| Required action |
Your answer must be an exact copy of the records below, with every picture left out.

| Information shown |

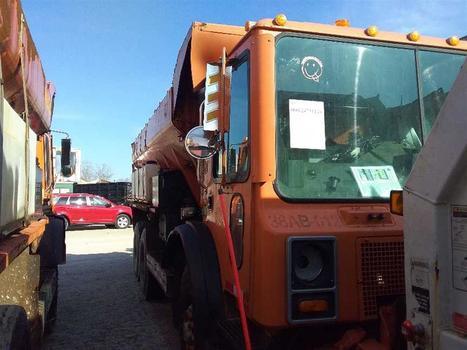 2007 Mack Mr688S (Medford, NY 11763)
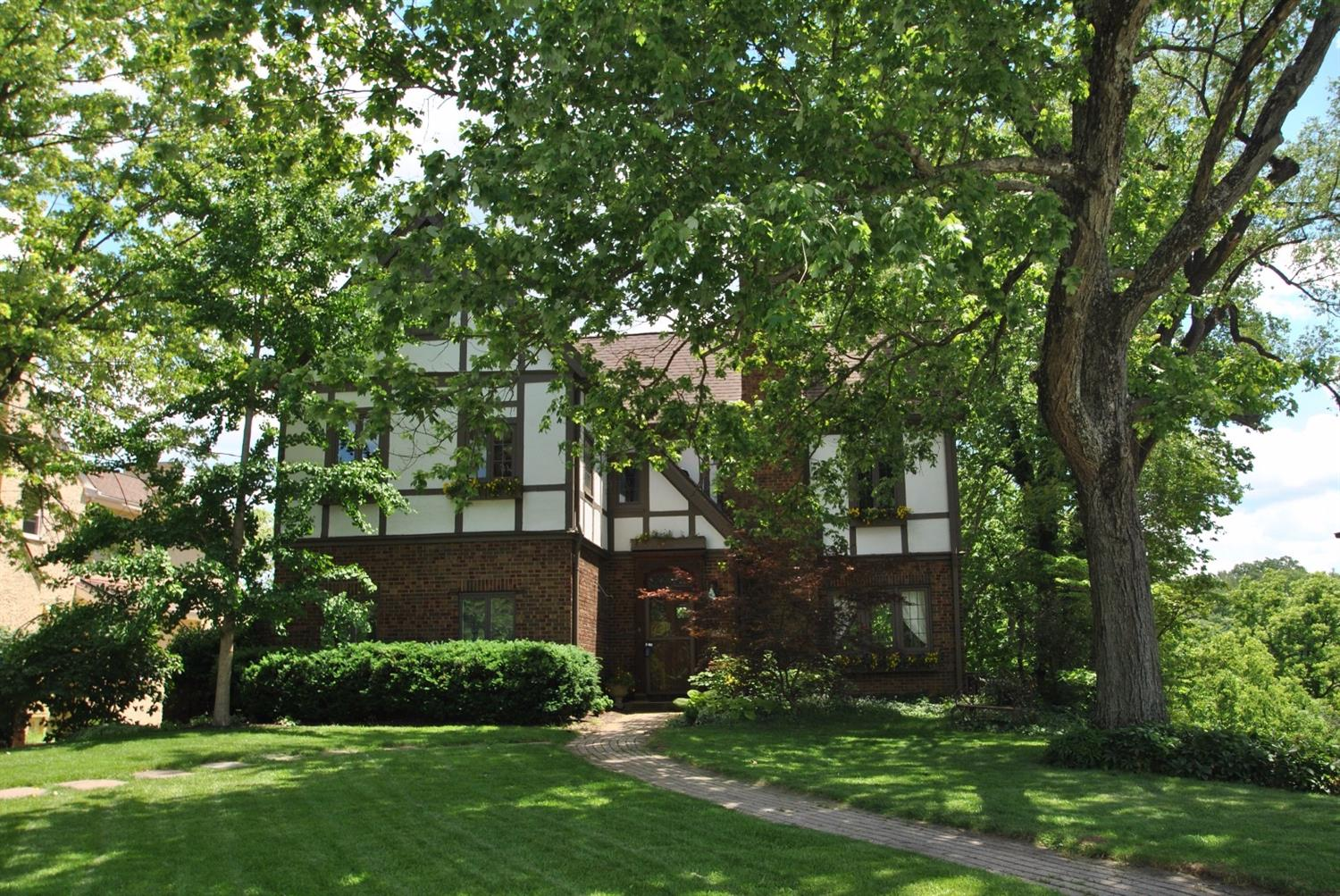 3825 Earls Court View, Cincinnati, OH 45226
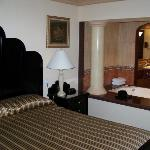 A shot of the jacuzzi suite...very nice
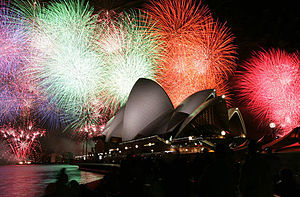 English: Fireworks burst over the Sydney Opera...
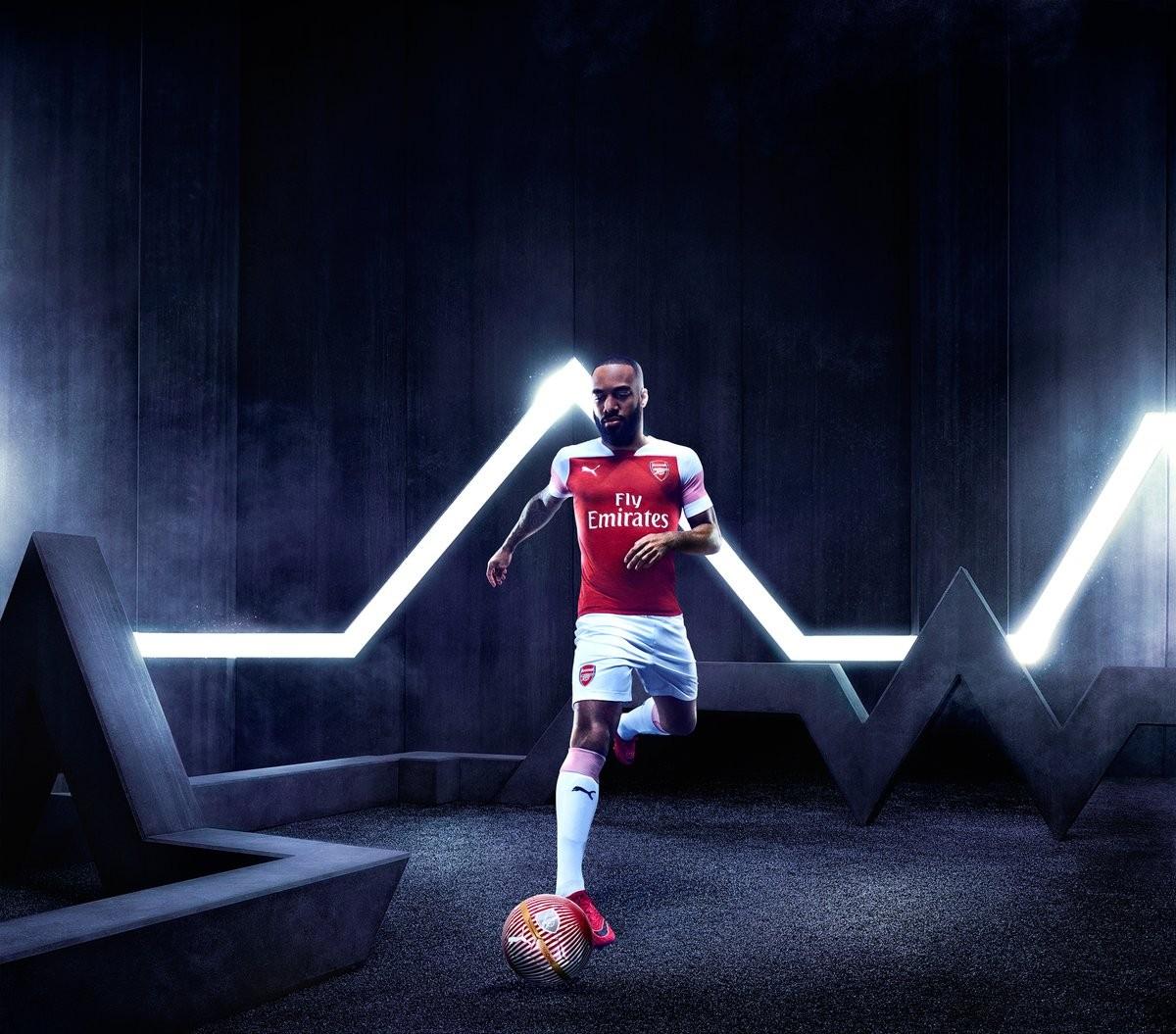 Arsenal - Presentata la maglia per la nuova stagione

| Finished exercise |
 2007 Mack Mr688S (Medford, NY 11763)
 3825 Earls Court View, Cincinnati, OH 45226
 A shot of the jacuzzi suite...very nice
 English: Fireworks burst over the Sydney Opera...
 Arsenal - Presentata la maglia per la nuova stagione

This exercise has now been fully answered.